- _DOCUMENT SECTION_
================================

Isabella Lairamore, also a student at UNC, said she doesn't ghost someone completely and opts for a less extreme method than Lee's.  

"Because that makes people feel really bad about themselves," she said, "but (its) just being dry until the other person gives up.” 

So how does one go about being dry? Laramore recommended sending the bare minimum back when responding to someone and, more importantly, told those trying to ghost someone should simply... 

"Be boring.”

The next time you’re questioning whether someone’s into you or not, check to see how dry the messages are. If they wait days to reply, send one-word answers or simply ignore you, that’s Bojangles biscuit dry. 

Letting them down easy

Avoiding ghosting whenever possible is the safest bet. That way, you won’t leave them second-guessing everything they revealed about themselves to you. It’s the kind thing to do. 

For those who are scared of confrontation, figuring out what to say without hurting the other person’s feelings is just plain hard. Luckily, Tess Palmer offered her advice to those in this situation.

================================

- _SOURCE DATA_

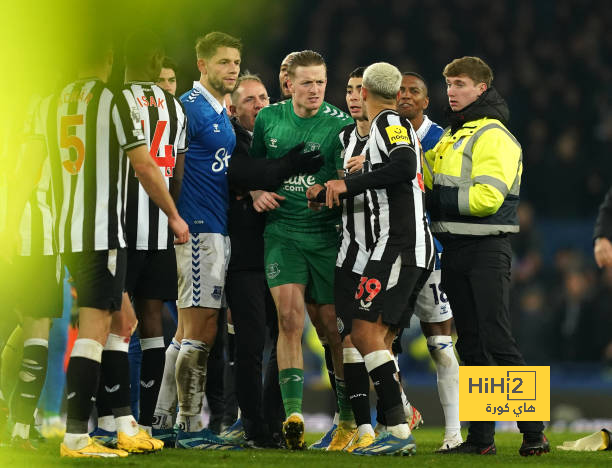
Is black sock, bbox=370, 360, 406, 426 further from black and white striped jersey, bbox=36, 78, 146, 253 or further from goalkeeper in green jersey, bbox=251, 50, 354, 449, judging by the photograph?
black and white striped jersey, bbox=36, 78, 146, 253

================================

- _WORK INSTRUCTIONS_
**1.** In the article on ghosting, what two-word advice is given to people trying to ghost someone?
**2.** Please carry on the article on ghosting from its last sentence, not the listing.

- _ANSWERS TO THE EXERCISE_
**1.** "Be boring."

**2.**
“I would say it’s more about telling them how you feel than placing blame on the other person,” Palmer said. “In the end, that’s really what it’s about — how you feel, not the actions that lead to that.”

In past advice, I've recommended “speaking with your I’s” to state how you feel rather than telling the other person why they’re in the wrong. Try saying how you feel and talking about your perspective rather than bringing the other person into it. I’ve done this before, and it worked.

Getting over it

Your friends have probably told you “whatever, you’re too good for them anyways,” to pull you out of a post-ghost slump. If you’re anything like me, hearing this doesn’t help at all. That’s because there likely isn’t any one thing to hear, say or do to get over someone in the blink of an eye. It takes time. 

Let yourself be upset. 

Ghosts are scary. And with Halloween just around the corner, they could be hiding anywhere. 

Don’t be a ghost this spooky season. And if you have a ghastly encounter, hold your head high. They decided you didn’t deserve basic respect. You might as well give it to yourself. 

And that’s just my Two Spence.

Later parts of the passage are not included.